Explanation: \(M\) is skew-symmetric.

Part - C

6. Let \(W\) be a subspace over \(\mathbb{R}\) and let \(T: \mathbb{R}^6 \rightarrow W\) be a linear transformation such that \(S=\left\{T e_1, T e_3, T e_5\right\}\) spans \(W\)

(a.) \(S\) is a basis of \(W\)
(b.) \(\text{Ker}(T)\) contains more than one element
(c.) \(T(\mathbb{R}^6) \neq W\)
(d.) \(S=\left\{T e_2, T e_4, T e_6\right\}\) spans \(W\)

Explanation: Dimension \(\text{dim}(W) < 6\).

7. Let \(V\) be a vector space of dimension \(n\) over a finite field with \(k\) elements. Then the cardinality of \(V\) is -

(a.) Infinite
(b.) \(k^n\)
(c.) \(n^k\)
(d.) \(\frac{n!}{k!(n-k)!}\)

Explanation: \(|V| = |F|^{dim(V)}\)

8. \(V=\left\{A=\left[a_{i j}\right]_{n \times n} ; A B=B A, \forall B\right\}\) then the dimension of \(V\) over the field \(\mathbb{R}\)

(a.) \(n\)
(b.) \(\sum n\)
(c) 1
(d.) \(V\) does not form a vector space over \(\mathbb{R}\)

Explanation: Only the scalar matrix commutes with all matrices.
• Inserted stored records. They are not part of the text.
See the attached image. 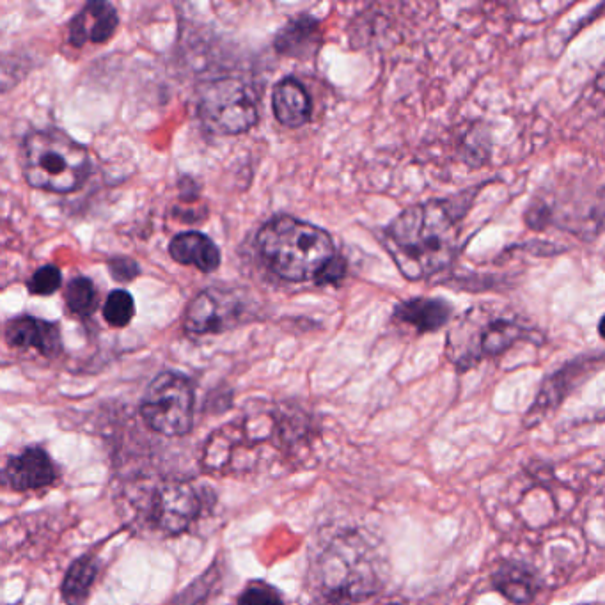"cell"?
Returning a JSON list of instances; mask_svg holds the SVG:
<instances>
[{"label":"cell","mask_w":605,"mask_h":605,"mask_svg":"<svg viewBox=\"0 0 605 605\" xmlns=\"http://www.w3.org/2000/svg\"><path fill=\"white\" fill-rule=\"evenodd\" d=\"M451 316H453V306L448 300L417 297L400 302L394 307L393 318L398 323L409 325L417 334H426L446 327Z\"/></svg>","instance_id":"obj_16"},{"label":"cell","mask_w":605,"mask_h":605,"mask_svg":"<svg viewBox=\"0 0 605 605\" xmlns=\"http://www.w3.org/2000/svg\"><path fill=\"white\" fill-rule=\"evenodd\" d=\"M6 341L13 348L36 350L43 357H57L63 352L61 329L57 323L34 316H18L6 325Z\"/></svg>","instance_id":"obj_13"},{"label":"cell","mask_w":605,"mask_h":605,"mask_svg":"<svg viewBox=\"0 0 605 605\" xmlns=\"http://www.w3.org/2000/svg\"><path fill=\"white\" fill-rule=\"evenodd\" d=\"M387 605H409V604H403V602H391V604H387Z\"/></svg>","instance_id":"obj_28"},{"label":"cell","mask_w":605,"mask_h":605,"mask_svg":"<svg viewBox=\"0 0 605 605\" xmlns=\"http://www.w3.org/2000/svg\"><path fill=\"white\" fill-rule=\"evenodd\" d=\"M118 11L109 2H89L71 20L70 43L82 47L87 41L107 43L118 29Z\"/></svg>","instance_id":"obj_14"},{"label":"cell","mask_w":605,"mask_h":605,"mask_svg":"<svg viewBox=\"0 0 605 605\" xmlns=\"http://www.w3.org/2000/svg\"><path fill=\"white\" fill-rule=\"evenodd\" d=\"M169 254L180 265L196 267L205 274H212L220 267L219 247L213 244L212 238L199 231H187L174 236L169 245Z\"/></svg>","instance_id":"obj_18"},{"label":"cell","mask_w":605,"mask_h":605,"mask_svg":"<svg viewBox=\"0 0 605 605\" xmlns=\"http://www.w3.org/2000/svg\"><path fill=\"white\" fill-rule=\"evenodd\" d=\"M194 387L176 371H164L151 380L142 396V421L165 437H183L194 426Z\"/></svg>","instance_id":"obj_9"},{"label":"cell","mask_w":605,"mask_h":605,"mask_svg":"<svg viewBox=\"0 0 605 605\" xmlns=\"http://www.w3.org/2000/svg\"><path fill=\"white\" fill-rule=\"evenodd\" d=\"M242 315V302L231 291L208 288L196 295L185 309L183 325L192 334H212L231 329Z\"/></svg>","instance_id":"obj_11"},{"label":"cell","mask_w":605,"mask_h":605,"mask_svg":"<svg viewBox=\"0 0 605 605\" xmlns=\"http://www.w3.org/2000/svg\"><path fill=\"white\" fill-rule=\"evenodd\" d=\"M600 421H605V414H602V416H600Z\"/></svg>","instance_id":"obj_29"},{"label":"cell","mask_w":605,"mask_h":605,"mask_svg":"<svg viewBox=\"0 0 605 605\" xmlns=\"http://www.w3.org/2000/svg\"><path fill=\"white\" fill-rule=\"evenodd\" d=\"M272 109L275 119L286 128H300L306 125L313 114L311 98L306 87L293 77L279 80L272 93Z\"/></svg>","instance_id":"obj_17"},{"label":"cell","mask_w":605,"mask_h":605,"mask_svg":"<svg viewBox=\"0 0 605 605\" xmlns=\"http://www.w3.org/2000/svg\"><path fill=\"white\" fill-rule=\"evenodd\" d=\"M318 41V22L311 16L302 15L283 27L275 40V50L288 57H300L313 50Z\"/></svg>","instance_id":"obj_20"},{"label":"cell","mask_w":605,"mask_h":605,"mask_svg":"<svg viewBox=\"0 0 605 605\" xmlns=\"http://www.w3.org/2000/svg\"><path fill=\"white\" fill-rule=\"evenodd\" d=\"M61 284H63L61 270L54 265H45L32 274L31 279L27 281V290L31 291L32 295L48 297L54 295L55 291L61 288Z\"/></svg>","instance_id":"obj_23"},{"label":"cell","mask_w":605,"mask_h":605,"mask_svg":"<svg viewBox=\"0 0 605 605\" xmlns=\"http://www.w3.org/2000/svg\"><path fill=\"white\" fill-rule=\"evenodd\" d=\"M605 364V352L598 354H584L574 361L566 362L563 368L545 378L540 393L536 396L533 407L526 416V426H536L542 423L550 412L558 409L559 405L574 393L579 385L584 384L588 378L597 373Z\"/></svg>","instance_id":"obj_10"},{"label":"cell","mask_w":605,"mask_h":605,"mask_svg":"<svg viewBox=\"0 0 605 605\" xmlns=\"http://www.w3.org/2000/svg\"><path fill=\"white\" fill-rule=\"evenodd\" d=\"M481 189L483 185L410 206L384 229L382 244L409 281L428 279L453 265L462 220Z\"/></svg>","instance_id":"obj_1"},{"label":"cell","mask_w":605,"mask_h":605,"mask_svg":"<svg viewBox=\"0 0 605 605\" xmlns=\"http://www.w3.org/2000/svg\"><path fill=\"white\" fill-rule=\"evenodd\" d=\"M598 334H600V338L605 339V315L600 318V323H598Z\"/></svg>","instance_id":"obj_27"},{"label":"cell","mask_w":605,"mask_h":605,"mask_svg":"<svg viewBox=\"0 0 605 605\" xmlns=\"http://www.w3.org/2000/svg\"><path fill=\"white\" fill-rule=\"evenodd\" d=\"M139 490L134 501L137 522L157 535H183L205 511V492L190 481L160 480Z\"/></svg>","instance_id":"obj_7"},{"label":"cell","mask_w":605,"mask_h":605,"mask_svg":"<svg viewBox=\"0 0 605 605\" xmlns=\"http://www.w3.org/2000/svg\"><path fill=\"white\" fill-rule=\"evenodd\" d=\"M536 336L538 332L517 313H495L492 309L474 307L449 334L446 355L458 370L465 371Z\"/></svg>","instance_id":"obj_5"},{"label":"cell","mask_w":605,"mask_h":605,"mask_svg":"<svg viewBox=\"0 0 605 605\" xmlns=\"http://www.w3.org/2000/svg\"><path fill=\"white\" fill-rule=\"evenodd\" d=\"M64 304L71 315L80 316V318L93 315L98 306V293H96L93 281L87 277L71 279L64 290Z\"/></svg>","instance_id":"obj_21"},{"label":"cell","mask_w":605,"mask_h":605,"mask_svg":"<svg viewBox=\"0 0 605 605\" xmlns=\"http://www.w3.org/2000/svg\"><path fill=\"white\" fill-rule=\"evenodd\" d=\"M20 162L27 183L52 194L77 192L91 173L86 148L59 128L34 130L27 135Z\"/></svg>","instance_id":"obj_4"},{"label":"cell","mask_w":605,"mask_h":605,"mask_svg":"<svg viewBox=\"0 0 605 605\" xmlns=\"http://www.w3.org/2000/svg\"><path fill=\"white\" fill-rule=\"evenodd\" d=\"M258 251L272 272L291 283L316 279L336 256L332 236L325 229L291 215H277L260 229Z\"/></svg>","instance_id":"obj_3"},{"label":"cell","mask_w":605,"mask_h":605,"mask_svg":"<svg viewBox=\"0 0 605 605\" xmlns=\"http://www.w3.org/2000/svg\"><path fill=\"white\" fill-rule=\"evenodd\" d=\"M316 590L334 605H352L380 588L377 570L366 545L355 535L329 542L313 568Z\"/></svg>","instance_id":"obj_6"},{"label":"cell","mask_w":605,"mask_h":605,"mask_svg":"<svg viewBox=\"0 0 605 605\" xmlns=\"http://www.w3.org/2000/svg\"><path fill=\"white\" fill-rule=\"evenodd\" d=\"M59 471L52 458L41 446H29L20 453L9 456L2 469L4 487L15 492H34L54 487Z\"/></svg>","instance_id":"obj_12"},{"label":"cell","mask_w":605,"mask_h":605,"mask_svg":"<svg viewBox=\"0 0 605 605\" xmlns=\"http://www.w3.org/2000/svg\"><path fill=\"white\" fill-rule=\"evenodd\" d=\"M197 116L208 132L238 135L258 123V103L251 87L240 79L226 77L201 87Z\"/></svg>","instance_id":"obj_8"},{"label":"cell","mask_w":605,"mask_h":605,"mask_svg":"<svg viewBox=\"0 0 605 605\" xmlns=\"http://www.w3.org/2000/svg\"><path fill=\"white\" fill-rule=\"evenodd\" d=\"M109 272L110 277L118 283H130V281H134L137 275L141 274L139 265L132 258H126V256H116V258L109 260Z\"/></svg>","instance_id":"obj_25"},{"label":"cell","mask_w":605,"mask_h":605,"mask_svg":"<svg viewBox=\"0 0 605 605\" xmlns=\"http://www.w3.org/2000/svg\"><path fill=\"white\" fill-rule=\"evenodd\" d=\"M291 448L288 425L274 414H251L220 426L203 446L201 465L215 474L263 471Z\"/></svg>","instance_id":"obj_2"},{"label":"cell","mask_w":605,"mask_h":605,"mask_svg":"<svg viewBox=\"0 0 605 605\" xmlns=\"http://www.w3.org/2000/svg\"><path fill=\"white\" fill-rule=\"evenodd\" d=\"M492 586L513 604H531L542 591L543 582L535 566L524 561H504L492 575Z\"/></svg>","instance_id":"obj_15"},{"label":"cell","mask_w":605,"mask_h":605,"mask_svg":"<svg viewBox=\"0 0 605 605\" xmlns=\"http://www.w3.org/2000/svg\"><path fill=\"white\" fill-rule=\"evenodd\" d=\"M238 605H284L281 593L267 582H251L236 600Z\"/></svg>","instance_id":"obj_24"},{"label":"cell","mask_w":605,"mask_h":605,"mask_svg":"<svg viewBox=\"0 0 605 605\" xmlns=\"http://www.w3.org/2000/svg\"><path fill=\"white\" fill-rule=\"evenodd\" d=\"M98 572H100V565L95 556L84 554L75 559L64 575L63 586H61L64 602L68 605L86 604L98 579Z\"/></svg>","instance_id":"obj_19"},{"label":"cell","mask_w":605,"mask_h":605,"mask_svg":"<svg viewBox=\"0 0 605 605\" xmlns=\"http://www.w3.org/2000/svg\"><path fill=\"white\" fill-rule=\"evenodd\" d=\"M134 297L126 290L110 291L109 297L103 304V318L114 329H123L134 320Z\"/></svg>","instance_id":"obj_22"},{"label":"cell","mask_w":605,"mask_h":605,"mask_svg":"<svg viewBox=\"0 0 605 605\" xmlns=\"http://www.w3.org/2000/svg\"><path fill=\"white\" fill-rule=\"evenodd\" d=\"M346 275V260L343 256H334L332 260L322 268V272L316 275L315 283L318 286H336L345 279Z\"/></svg>","instance_id":"obj_26"}]
</instances>
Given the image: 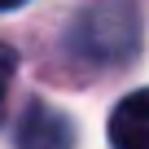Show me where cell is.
<instances>
[{
	"label": "cell",
	"instance_id": "cell-1",
	"mask_svg": "<svg viewBox=\"0 0 149 149\" xmlns=\"http://www.w3.org/2000/svg\"><path fill=\"white\" fill-rule=\"evenodd\" d=\"M79 31H97V44H88V53L97 57H127L136 48V18L127 5H97L79 22Z\"/></svg>",
	"mask_w": 149,
	"mask_h": 149
},
{
	"label": "cell",
	"instance_id": "cell-2",
	"mask_svg": "<svg viewBox=\"0 0 149 149\" xmlns=\"http://www.w3.org/2000/svg\"><path fill=\"white\" fill-rule=\"evenodd\" d=\"M110 149H149V88H136L114 105Z\"/></svg>",
	"mask_w": 149,
	"mask_h": 149
},
{
	"label": "cell",
	"instance_id": "cell-3",
	"mask_svg": "<svg viewBox=\"0 0 149 149\" xmlns=\"http://www.w3.org/2000/svg\"><path fill=\"white\" fill-rule=\"evenodd\" d=\"M18 140H22V149H66L70 145V123L48 105H31L26 118H22Z\"/></svg>",
	"mask_w": 149,
	"mask_h": 149
},
{
	"label": "cell",
	"instance_id": "cell-4",
	"mask_svg": "<svg viewBox=\"0 0 149 149\" xmlns=\"http://www.w3.org/2000/svg\"><path fill=\"white\" fill-rule=\"evenodd\" d=\"M13 48L0 44V118H5V97H9V79H13Z\"/></svg>",
	"mask_w": 149,
	"mask_h": 149
},
{
	"label": "cell",
	"instance_id": "cell-5",
	"mask_svg": "<svg viewBox=\"0 0 149 149\" xmlns=\"http://www.w3.org/2000/svg\"><path fill=\"white\" fill-rule=\"evenodd\" d=\"M13 5H22V0H0V9H13Z\"/></svg>",
	"mask_w": 149,
	"mask_h": 149
}]
</instances>
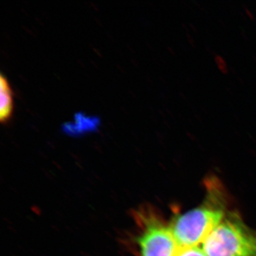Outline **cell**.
Instances as JSON below:
<instances>
[{
	"label": "cell",
	"mask_w": 256,
	"mask_h": 256,
	"mask_svg": "<svg viewBox=\"0 0 256 256\" xmlns=\"http://www.w3.org/2000/svg\"><path fill=\"white\" fill-rule=\"evenodd\" d=\"M206 256H256V232L238 216H225L203 242Z\"/></svg>",
	"instance_id": "1"
},
{
	"label": "cell",
	"mask_w": 256,
	"mask_h": 256,
	"mask_svg": "<svg viewBox=\"0 0 256 256\" xmlns=\"http://www.w3.org/2000/svg\"><path fill=\"white\" fill-rule=\"evenodd\" d=\"M225 216L223 206L210 198L202 206L176 217L170 227L178 246H197L205 242Z\"/></svg>",
	"instance_id": "2"
},
{
	"label": "cell",
	"mask_w": 256,
	"mask_h": 256,
	"mask_svg": "<svg viewBox=\"0 0 256 256\" xmlns=\"http://www.w3.org/2000/svg\"><path fill=\"white\" fill-rule=\"evenodd\" d=\"M142 256H173L178 247L170 227L150 222L138 238Z\"/></svg>",
	"instance_id": "3"
},
{
	"label": "cell",
	"mask_w": 256,
	"mask_h": 256,
	"mask_svg": "<svg viewBox=\"0 0 256 256\" xmlns=\"http://www.w3.org/2000/svg\"><path fill=\"white\" fill-rule=\"evenodd\" d=\"M14 111V96L8 78L2 74L0 77V120L8 124Z\"/></svg>",
	"instance_id": "4"
},
{
	"label": "cell",
	"mask_w": 256,
	"mask_h": 256,
	"mask_svg": "<svg viewBox=\"0 0 256 256\" xmlns=\"http://www.w3.org/2000/svg\"><path fill=\"white\" fill-rule=\"evenodd\" d=\"M173 256H206L203 249L198 246H180Z\"/></svg>",
	"instance_id": "5"
},
{
	"label": "cell",
	"mask_w": 256,
	"mask_h": 256,
	"mask_svg": "<svg viewBox=\"0 0 256 256\" xmlns=\"http://www.w3.org/2000/svg\"><path fill=\"white\" fill-rule=\"evenodd\" d=\"M215 62L218 66V68L222 70V73H228V66H227L226 63L222 57L220 56H216L215 57Z\"/></svg>",
	"instance_id": "6"
}]
</instances>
9. Let \(C(a, b)\) be the vector space of all continuous functions defined on an open interval \((a, b)\) over the field \(\mathbb{R}\) then which of the following is/are not a subspace of \(C(a, b)\) -

(a.) \(\left\{f \in C(a, b): \lim _{x \rightarrow \frac{a+b}{2}} f(x)=0\right\}\)
(b.) \(\left\{f \in C(a, b): \lim _{x \rightarrow \frac{a+b}{2}} f(x)=1\right\}\)
(c.) \(\{f \in C(-\infty, \infty): f(x)=f(-x)\}\)
(d.) All of the above

Explanation: Set of all even functions forms a vector space.

10. Which of the following are correct?

(a.) \(A\) and \(B\) are similar then \(C_A(x)=C_B(x)\)
(b.) If \(C_A(x)=C_B(x)\) then \(A\) and \(B\) are similar
(c.) If \(A=B^2\) then \(C_A(x)=(C_B(x))^2\)
(d.) If \(A=B^2\) then \(C_A(x)-C_{B^2}(x)=C_0(x)\)

Explanation: Similar matrices have the same characteristic polynomial.